The Gardens Between is a puzzle game where you manipulate time to solve the challenges ahead. Each of the puzzles is a fragment of a memory shared between childhood friends Arina and Frendt, and is shaped like a tower that has to be ascended with a glowing orb. The puzzles have many different obstacles from paths that disappear while holding the orb, to finding specific information within the environment that needs to be input elsewhere. And of course it’s all about the movement of time to get the solution.
The time mechanics are simple. When you move the characters forward time follows suit, while if you move back then time reverses to start resetting the level. It’s a feature that has been designed really well – though some may remember a similar idea within Braid – adding a dynamism that makes each movement mean a lot. There’s no limit on how many times you can play with time, which is helpful for some of the more challenging puzzles, and they’ve been designed so you can focus on one part at a time to make progress. There’s no overwhelming deluge of information which allows you to narrow your focus, and which in turn leads to those eureka moments.
The puzzles aren’t especially hard for the most part and will usually take only a few minutes to complete, and while it can be completed in around two and a half hours, making it a rather short game, the length fits it perfectly. The plot of the game is told through the memory fragments but it isn’t a plot that requires a lot of exposition or depth as each memory is a time the two protagonists spent together doing things friends do. There’s no dialogue to speak of, with interactions between the characters coming through their actions and movements.
The design of The Gardens Between looks great with puzzle environments standing out for their colourful palettes, and the animations of the world. The musical score is also well composed and lends an otherworldly vibe, which is perfect for the abstract world of memories the two friends find themselves in. On PS4 there were only a couple of issues when it came to performance with a slight freeze between the end of a puzzle and the transition to memory, but other than that The Gardens Between runs very well.
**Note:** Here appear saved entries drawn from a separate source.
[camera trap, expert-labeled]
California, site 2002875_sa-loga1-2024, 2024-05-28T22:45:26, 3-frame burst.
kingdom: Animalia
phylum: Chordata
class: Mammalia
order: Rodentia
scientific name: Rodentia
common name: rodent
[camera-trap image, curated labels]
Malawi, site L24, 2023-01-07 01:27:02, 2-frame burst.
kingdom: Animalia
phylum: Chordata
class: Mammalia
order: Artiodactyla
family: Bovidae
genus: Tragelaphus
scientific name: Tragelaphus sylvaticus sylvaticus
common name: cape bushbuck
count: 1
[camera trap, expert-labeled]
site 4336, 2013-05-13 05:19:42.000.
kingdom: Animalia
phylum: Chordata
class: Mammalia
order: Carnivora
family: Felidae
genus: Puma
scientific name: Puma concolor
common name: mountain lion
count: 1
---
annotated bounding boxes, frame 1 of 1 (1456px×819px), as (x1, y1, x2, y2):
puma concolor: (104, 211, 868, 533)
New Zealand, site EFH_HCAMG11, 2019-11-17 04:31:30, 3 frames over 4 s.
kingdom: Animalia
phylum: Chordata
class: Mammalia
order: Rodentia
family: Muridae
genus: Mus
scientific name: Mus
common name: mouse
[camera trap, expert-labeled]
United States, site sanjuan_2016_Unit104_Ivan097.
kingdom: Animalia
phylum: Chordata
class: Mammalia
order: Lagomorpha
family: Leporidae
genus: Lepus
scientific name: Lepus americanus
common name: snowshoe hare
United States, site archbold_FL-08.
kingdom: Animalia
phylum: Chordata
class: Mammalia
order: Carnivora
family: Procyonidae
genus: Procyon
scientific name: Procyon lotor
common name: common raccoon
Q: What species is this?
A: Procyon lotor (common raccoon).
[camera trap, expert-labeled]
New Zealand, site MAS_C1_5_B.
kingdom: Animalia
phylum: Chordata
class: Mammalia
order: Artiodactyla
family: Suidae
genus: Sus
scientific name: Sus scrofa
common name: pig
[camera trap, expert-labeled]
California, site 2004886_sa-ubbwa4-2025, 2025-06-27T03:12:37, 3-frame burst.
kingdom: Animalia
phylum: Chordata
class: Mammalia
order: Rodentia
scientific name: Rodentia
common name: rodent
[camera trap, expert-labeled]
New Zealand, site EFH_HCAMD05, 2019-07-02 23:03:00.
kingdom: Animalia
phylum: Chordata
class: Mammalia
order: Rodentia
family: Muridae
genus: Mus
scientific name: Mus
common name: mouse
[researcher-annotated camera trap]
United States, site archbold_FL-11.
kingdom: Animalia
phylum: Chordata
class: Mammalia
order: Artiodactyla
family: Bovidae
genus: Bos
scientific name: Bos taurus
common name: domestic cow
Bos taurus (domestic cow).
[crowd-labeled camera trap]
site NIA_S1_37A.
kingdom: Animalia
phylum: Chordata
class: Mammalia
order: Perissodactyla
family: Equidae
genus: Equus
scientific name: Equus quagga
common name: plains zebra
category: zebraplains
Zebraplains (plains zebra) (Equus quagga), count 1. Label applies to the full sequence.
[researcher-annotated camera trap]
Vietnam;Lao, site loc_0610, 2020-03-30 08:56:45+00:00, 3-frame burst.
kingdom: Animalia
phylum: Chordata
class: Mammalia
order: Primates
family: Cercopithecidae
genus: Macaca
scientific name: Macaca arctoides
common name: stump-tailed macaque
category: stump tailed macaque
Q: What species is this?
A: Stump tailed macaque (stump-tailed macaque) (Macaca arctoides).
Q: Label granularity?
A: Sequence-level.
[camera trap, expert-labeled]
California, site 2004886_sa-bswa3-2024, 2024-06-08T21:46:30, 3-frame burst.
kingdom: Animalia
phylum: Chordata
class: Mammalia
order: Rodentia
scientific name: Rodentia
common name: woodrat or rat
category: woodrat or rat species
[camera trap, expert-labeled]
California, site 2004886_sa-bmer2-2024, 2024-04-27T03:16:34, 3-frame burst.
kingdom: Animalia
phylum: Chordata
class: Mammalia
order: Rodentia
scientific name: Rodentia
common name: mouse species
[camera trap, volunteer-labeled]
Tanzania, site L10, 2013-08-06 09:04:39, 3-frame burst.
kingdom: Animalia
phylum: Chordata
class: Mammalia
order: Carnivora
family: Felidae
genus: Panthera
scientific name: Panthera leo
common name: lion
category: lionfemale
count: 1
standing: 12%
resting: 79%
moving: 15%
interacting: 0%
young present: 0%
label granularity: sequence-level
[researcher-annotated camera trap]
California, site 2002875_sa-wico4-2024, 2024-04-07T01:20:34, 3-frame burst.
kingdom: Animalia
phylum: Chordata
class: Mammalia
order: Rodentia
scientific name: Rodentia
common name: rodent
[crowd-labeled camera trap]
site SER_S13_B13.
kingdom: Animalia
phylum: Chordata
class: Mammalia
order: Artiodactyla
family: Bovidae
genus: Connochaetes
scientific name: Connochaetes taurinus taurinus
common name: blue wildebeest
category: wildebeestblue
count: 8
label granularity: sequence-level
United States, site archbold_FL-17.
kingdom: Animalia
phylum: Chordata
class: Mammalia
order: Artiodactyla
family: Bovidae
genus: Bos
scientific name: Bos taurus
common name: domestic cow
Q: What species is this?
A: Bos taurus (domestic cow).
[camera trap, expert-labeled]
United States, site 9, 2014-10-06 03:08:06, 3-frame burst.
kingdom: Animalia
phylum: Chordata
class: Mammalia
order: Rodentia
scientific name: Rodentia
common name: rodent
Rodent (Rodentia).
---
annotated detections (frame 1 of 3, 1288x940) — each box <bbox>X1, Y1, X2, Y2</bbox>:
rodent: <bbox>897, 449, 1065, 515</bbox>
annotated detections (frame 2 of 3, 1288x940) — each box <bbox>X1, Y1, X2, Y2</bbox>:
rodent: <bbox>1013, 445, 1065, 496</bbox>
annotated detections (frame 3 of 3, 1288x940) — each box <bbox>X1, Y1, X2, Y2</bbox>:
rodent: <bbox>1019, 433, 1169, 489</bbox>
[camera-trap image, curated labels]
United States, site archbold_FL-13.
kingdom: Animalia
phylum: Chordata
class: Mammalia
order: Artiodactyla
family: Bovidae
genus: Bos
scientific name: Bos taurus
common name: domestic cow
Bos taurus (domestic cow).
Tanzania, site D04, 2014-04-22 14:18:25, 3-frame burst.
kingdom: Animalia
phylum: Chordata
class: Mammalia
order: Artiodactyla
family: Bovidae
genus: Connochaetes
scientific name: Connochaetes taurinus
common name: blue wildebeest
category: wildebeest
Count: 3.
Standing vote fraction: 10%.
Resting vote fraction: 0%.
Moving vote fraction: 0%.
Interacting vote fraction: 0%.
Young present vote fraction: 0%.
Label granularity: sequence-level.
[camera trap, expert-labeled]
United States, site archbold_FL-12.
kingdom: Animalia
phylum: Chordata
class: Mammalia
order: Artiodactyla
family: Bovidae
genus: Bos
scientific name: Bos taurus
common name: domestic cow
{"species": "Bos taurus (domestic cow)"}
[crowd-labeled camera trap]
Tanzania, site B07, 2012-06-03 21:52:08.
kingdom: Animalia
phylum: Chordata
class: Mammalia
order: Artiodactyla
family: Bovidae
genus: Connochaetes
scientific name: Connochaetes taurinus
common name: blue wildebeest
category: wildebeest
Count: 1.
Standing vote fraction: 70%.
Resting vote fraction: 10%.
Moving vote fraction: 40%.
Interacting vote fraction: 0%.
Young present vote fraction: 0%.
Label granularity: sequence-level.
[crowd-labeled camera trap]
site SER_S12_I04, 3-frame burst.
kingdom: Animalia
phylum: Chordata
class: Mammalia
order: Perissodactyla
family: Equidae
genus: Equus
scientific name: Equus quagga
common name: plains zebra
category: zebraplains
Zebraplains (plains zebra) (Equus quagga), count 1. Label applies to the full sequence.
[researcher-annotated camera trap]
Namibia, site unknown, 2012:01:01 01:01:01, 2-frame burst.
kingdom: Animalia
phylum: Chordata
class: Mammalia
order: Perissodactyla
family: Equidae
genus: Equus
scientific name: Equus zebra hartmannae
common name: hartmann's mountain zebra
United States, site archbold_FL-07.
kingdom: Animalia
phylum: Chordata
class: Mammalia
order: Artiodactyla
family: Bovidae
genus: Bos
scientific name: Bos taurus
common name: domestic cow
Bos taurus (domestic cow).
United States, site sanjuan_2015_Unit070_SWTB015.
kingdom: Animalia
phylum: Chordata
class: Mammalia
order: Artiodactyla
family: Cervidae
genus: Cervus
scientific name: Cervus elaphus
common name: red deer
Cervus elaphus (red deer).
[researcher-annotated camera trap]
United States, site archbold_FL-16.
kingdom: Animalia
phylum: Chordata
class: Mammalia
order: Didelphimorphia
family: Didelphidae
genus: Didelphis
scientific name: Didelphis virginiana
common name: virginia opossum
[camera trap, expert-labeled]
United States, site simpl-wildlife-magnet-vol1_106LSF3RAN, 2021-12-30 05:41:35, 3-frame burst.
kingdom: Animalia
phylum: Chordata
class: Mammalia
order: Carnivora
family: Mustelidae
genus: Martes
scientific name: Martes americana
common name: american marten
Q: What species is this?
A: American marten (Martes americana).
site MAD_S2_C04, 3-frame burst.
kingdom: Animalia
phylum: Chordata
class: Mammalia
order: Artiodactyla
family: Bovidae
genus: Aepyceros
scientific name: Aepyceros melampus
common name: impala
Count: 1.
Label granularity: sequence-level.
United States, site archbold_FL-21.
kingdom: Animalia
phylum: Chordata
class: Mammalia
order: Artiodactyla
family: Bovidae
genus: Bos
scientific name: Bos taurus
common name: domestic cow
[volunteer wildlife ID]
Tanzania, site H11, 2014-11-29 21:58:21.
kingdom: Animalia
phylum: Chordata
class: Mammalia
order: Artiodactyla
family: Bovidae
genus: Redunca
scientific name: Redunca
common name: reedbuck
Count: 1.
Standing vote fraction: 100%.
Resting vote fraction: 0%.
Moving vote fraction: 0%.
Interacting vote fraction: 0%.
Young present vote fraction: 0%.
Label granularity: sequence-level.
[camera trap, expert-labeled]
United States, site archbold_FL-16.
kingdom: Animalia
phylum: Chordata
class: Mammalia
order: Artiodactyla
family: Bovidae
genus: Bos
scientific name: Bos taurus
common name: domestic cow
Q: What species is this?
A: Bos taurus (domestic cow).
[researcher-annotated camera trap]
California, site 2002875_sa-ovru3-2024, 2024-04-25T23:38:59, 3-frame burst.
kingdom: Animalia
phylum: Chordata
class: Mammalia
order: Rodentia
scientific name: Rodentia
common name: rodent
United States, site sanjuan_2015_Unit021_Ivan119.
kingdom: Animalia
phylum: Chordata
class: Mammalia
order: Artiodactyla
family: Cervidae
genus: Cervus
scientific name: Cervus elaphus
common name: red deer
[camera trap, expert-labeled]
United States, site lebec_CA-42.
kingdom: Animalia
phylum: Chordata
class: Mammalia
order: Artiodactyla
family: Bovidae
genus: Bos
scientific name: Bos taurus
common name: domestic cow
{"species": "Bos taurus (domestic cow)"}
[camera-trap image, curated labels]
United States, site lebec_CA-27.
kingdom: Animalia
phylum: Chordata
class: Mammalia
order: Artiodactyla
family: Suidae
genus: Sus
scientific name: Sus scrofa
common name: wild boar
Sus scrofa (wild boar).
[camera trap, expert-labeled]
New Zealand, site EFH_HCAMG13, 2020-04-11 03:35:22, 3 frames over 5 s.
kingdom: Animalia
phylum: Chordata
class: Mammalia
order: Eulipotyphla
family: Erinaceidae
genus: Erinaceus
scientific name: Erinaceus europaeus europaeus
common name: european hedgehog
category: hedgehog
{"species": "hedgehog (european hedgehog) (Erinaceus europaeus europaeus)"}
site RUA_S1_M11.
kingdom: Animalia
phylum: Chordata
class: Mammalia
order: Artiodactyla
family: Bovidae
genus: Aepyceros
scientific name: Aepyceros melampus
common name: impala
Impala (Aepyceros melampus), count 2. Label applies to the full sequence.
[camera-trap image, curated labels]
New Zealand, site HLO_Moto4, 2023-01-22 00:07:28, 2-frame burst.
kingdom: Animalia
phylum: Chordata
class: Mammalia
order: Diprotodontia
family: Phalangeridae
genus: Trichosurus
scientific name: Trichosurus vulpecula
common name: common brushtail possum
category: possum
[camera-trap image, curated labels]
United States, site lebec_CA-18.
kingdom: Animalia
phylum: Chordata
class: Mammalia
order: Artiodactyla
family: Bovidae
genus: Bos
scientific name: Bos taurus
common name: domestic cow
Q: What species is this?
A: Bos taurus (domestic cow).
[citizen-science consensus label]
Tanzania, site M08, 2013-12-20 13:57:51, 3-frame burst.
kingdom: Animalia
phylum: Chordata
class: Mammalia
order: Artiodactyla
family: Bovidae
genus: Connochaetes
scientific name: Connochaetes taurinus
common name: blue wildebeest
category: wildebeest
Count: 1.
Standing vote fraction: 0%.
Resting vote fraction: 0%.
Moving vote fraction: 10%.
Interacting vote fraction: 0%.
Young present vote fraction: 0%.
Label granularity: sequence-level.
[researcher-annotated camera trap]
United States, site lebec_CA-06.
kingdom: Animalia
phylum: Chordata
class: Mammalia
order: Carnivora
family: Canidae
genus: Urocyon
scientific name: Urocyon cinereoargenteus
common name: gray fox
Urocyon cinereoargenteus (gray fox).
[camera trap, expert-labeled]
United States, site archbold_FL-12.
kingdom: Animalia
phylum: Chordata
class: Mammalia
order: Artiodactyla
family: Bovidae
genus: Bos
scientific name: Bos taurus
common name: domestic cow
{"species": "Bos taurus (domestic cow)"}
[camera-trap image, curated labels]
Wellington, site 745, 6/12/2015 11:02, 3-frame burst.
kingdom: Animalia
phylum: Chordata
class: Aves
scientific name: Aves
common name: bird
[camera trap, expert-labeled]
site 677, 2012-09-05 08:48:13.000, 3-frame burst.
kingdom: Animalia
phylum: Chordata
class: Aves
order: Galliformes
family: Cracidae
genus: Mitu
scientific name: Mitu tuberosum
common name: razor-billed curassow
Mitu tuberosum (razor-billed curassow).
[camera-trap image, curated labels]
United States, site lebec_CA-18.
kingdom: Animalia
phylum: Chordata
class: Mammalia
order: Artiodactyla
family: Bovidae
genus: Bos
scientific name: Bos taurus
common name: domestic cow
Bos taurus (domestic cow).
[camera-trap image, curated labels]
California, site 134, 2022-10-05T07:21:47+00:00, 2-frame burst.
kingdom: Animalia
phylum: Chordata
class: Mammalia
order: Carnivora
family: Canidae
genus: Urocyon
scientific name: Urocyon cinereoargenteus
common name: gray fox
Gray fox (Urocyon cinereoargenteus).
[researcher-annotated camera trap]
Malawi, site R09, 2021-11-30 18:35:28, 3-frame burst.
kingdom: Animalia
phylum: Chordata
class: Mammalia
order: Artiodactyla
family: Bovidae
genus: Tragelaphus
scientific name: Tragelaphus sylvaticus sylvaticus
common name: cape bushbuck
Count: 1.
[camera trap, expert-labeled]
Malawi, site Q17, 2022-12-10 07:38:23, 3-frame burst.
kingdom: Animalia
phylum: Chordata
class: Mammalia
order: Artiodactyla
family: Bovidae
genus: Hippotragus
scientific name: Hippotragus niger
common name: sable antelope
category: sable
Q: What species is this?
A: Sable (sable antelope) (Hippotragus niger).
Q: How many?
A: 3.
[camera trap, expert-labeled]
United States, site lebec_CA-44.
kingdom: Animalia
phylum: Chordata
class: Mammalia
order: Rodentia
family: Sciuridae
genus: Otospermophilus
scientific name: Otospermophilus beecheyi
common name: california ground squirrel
The Gardens Between is a short and simple adventure that holds a lot of charm. It plays upon the nostalgia we all have for childhood and focusses on experiences we’ve left behind in adulthood. It’s also distinctly bittersweet in how it deals with the nature of change within relationships. While it’s not the longest game, it’s perfectly put together, and though the puzzles aren’t too difficult, the way they’re crafted should be praised as should the whole package.